As no consideration was received by the predecessor company at the time of conversion, the computation mechanism for determining capital gains under the Act failed, due to the inability to determine the ‘cost of acquisition’.
Revenue’s Contentions:
The CIT(A) confirmed the action of the Assessing Officer (AO) in considering the conversion as a taxable transfer. The Revenue argued that the Assessee violated the condition of Section 47(xiiib) because the total value of assets appearing in the books of account of the private limited company exceeded Rs. 5 crore.
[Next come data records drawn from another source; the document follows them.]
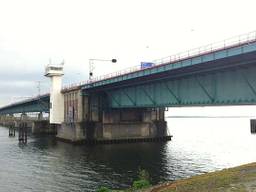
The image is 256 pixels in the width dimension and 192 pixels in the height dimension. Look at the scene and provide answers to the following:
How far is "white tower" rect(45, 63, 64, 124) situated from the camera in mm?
96125

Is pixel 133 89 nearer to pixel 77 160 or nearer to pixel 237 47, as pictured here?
pixel 77 160

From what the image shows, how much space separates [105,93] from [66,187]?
45.9 meters

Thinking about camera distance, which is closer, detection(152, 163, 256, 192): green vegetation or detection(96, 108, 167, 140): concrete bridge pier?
detection(152, 163, 256, 192): green vegetation

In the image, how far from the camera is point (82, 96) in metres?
82.1

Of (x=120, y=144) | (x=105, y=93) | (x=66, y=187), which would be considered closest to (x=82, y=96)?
(x=105, y=93)

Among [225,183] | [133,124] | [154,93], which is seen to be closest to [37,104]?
[133,124]

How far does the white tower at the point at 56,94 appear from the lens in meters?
96.1

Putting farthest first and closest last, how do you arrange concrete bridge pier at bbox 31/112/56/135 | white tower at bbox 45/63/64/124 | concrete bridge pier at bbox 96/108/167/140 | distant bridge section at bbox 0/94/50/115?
distant bridge section at bbox 0/94/50/115 < concrete bridge pier at bbox 31/112/56/135 < white tower at bbox 45/63/64/124 < concrete bridge pier at bbox 96/108/167/140

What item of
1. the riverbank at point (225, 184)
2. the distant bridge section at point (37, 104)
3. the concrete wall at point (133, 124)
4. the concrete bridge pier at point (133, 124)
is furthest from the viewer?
the distant bridge section at point (37, 104)

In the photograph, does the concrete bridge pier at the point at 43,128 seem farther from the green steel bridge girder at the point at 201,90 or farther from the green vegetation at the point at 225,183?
the green vegetation at the point at 225,183

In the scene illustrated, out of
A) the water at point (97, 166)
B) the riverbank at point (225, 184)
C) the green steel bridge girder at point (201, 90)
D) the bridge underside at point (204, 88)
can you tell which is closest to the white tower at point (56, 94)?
the water at point (97, 166)

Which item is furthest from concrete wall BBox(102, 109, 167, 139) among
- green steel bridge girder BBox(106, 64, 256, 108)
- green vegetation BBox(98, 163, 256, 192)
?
green vegetation BBox(98, 163, 256, 192)

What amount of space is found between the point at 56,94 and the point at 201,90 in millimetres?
56996

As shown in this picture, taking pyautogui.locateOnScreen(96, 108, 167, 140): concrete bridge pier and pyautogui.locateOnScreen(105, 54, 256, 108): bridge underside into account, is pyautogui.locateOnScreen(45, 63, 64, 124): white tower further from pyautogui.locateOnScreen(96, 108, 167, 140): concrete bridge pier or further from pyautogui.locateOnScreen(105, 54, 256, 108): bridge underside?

Consequently, they held that the exemption benefit of Section 47(xiiib) was not available to the Assessee, and therefore, Section 45(1) came into play, making the conversion taxable as capital gains.
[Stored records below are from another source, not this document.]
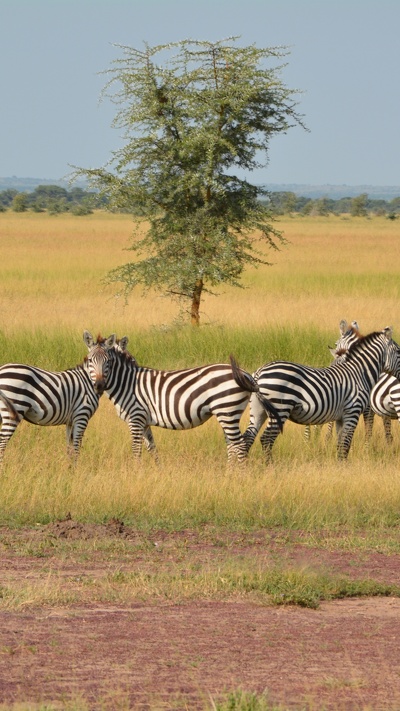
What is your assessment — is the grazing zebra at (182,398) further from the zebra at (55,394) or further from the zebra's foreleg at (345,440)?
the zebra's foreleg at (345,440)

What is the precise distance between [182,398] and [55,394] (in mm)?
1184

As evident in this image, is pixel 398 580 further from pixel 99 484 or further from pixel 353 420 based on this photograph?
pixel 353 420

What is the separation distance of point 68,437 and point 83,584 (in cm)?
412

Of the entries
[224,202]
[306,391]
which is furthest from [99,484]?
[224,202]

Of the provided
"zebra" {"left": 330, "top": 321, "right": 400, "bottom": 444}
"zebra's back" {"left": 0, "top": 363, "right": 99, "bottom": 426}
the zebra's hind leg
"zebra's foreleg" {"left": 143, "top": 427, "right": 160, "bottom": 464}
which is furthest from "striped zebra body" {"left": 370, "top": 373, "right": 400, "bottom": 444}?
"zebra's back" {"left": 0, "top": 363, "right": 99, "bottom": 426}

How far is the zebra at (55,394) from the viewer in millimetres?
10273

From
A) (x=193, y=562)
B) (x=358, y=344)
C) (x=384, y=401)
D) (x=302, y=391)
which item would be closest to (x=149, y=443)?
(x=302, y=391)

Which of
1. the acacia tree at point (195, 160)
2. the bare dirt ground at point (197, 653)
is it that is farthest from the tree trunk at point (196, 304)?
the bare dirt ground at point (197, 653)

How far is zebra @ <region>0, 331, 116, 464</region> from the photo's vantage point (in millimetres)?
10273

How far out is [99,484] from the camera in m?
9.36

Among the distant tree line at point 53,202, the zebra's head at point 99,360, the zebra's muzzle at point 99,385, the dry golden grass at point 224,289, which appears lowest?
the distant tree line at point 53,202

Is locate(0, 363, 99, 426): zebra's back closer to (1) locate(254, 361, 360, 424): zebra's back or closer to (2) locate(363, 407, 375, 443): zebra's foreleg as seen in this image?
(1) locate(254, 361, 360, 424): zebra's back

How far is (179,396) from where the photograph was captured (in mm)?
10492

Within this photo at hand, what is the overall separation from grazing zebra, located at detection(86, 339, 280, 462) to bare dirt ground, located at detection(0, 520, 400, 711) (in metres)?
3.57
As transferring of assets at book value itself constituted a benefit, section 47A(4) is triggered upon violation of section 47(xiiib) conditions – even if tax exemption was not explicitly claimed by the taxpayer. In the absence of actual consideration, the book value of the assets (vested into the taxpayer upon conversion) as on the date of conversion was treated as capital gains and taxed in the hands of the taxpayer.
The Tribunal’s Ruling:
The ITAT acknowledged the Assessee’s arguments but ultimately ruled in favour of the Revenue on several key points:
- Conversion as a ‘Transfer: The Tribunal firmly held that the conversion of a private limited company into an LLP constitutes a ‘transfer’ within the meaning of Section 2(47) of the Act. While previous rulings on firm-to-company conversions might have indicated otherwise, the specific legislative insertion of Section 47(xiiib) for company-to-LLP conversions clarifies the intention to treat such conversions as a ‘transfer’ unless the stipulated conditions for exemption are met.
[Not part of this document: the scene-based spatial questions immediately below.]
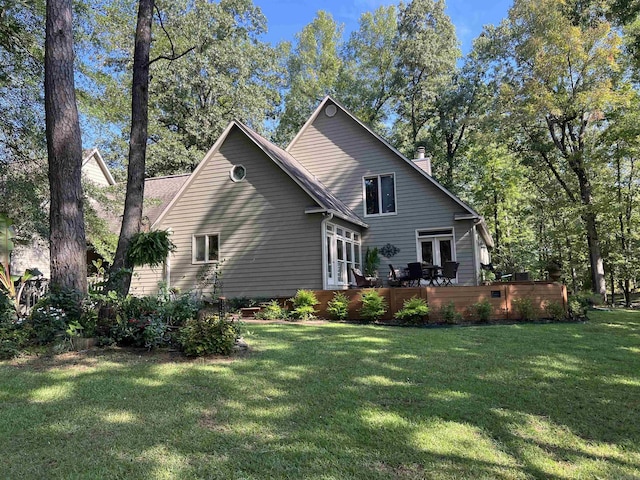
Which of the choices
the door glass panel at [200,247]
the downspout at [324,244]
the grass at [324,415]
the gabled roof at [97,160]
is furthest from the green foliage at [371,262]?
the gabled roof at [97,160]

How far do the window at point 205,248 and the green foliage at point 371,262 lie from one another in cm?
550

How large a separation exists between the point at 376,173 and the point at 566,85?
35.4ft

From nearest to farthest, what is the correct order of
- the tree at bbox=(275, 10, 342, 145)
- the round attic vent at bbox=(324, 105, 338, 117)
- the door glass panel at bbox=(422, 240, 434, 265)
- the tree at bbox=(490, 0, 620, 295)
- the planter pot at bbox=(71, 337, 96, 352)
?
the planter pot at bbox=(71, 337, 96, 352) → the door glass panel at bbox=(422, 240, 434, 265) → the round attic vent at bbox=(324, 105, 338, 117) → the tree at bbox=(490, 0, 620, 295) → the tree at bbox=(275, 10, 342, 145)

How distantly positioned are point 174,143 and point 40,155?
12819mm

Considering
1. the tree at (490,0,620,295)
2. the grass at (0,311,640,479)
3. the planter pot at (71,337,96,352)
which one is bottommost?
the grass at (0,311,640,479)

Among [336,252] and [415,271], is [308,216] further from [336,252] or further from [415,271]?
[415,271]

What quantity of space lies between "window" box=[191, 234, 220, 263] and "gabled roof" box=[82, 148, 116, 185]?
311 inches

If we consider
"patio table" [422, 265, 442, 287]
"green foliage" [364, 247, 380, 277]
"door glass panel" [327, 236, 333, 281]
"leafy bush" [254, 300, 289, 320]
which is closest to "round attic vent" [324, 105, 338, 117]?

- Applicability of Section 47(xiiib): The Tribunal underscored that Section 47(xiiib) is a conditional exemption. The Assessee admittedly failed to fulfill the condition regarding the asset value not exceeding Rs. 5 crore. Therefore, the benefit of exemption under Section 47(xiiib) was correctly denied by the lower authorities.
- “Book Value” vs. “Full Value of Consideration”: The Tribunal affirmed that the ‘full value of consideration’ for computing capital gains under Section 45 cannot be restricted to the book value. It emphasized that the charging and computation provisions of Sections 45 and 48 must be read together as a single package. The difference between the transfer value and the cost of acquisition would be the capital gain. Since the difference between the transfer value and the cost of acquisition was nil in this case (as per Assessee’s submission), the machinery provision would become unworkable and result in “nil tax”.
Conclusion
The ITAT Mumbai’s decision reinforces the legislative intent behind Section 47(xiiib). While the conversion of a private limited company into an LLP can be tax-neutral, this neutrality is strictly conditional. Since, assets are recorded at book value in the books of the converted LLP, no capital gains arise.
However, there was no discussion on tax applicability in the hands of shareholders/partners. Further, in the presence of significant immovable assets and/or shares or other “properties”, one may need to carefully envisage implications of deeming provisions as well.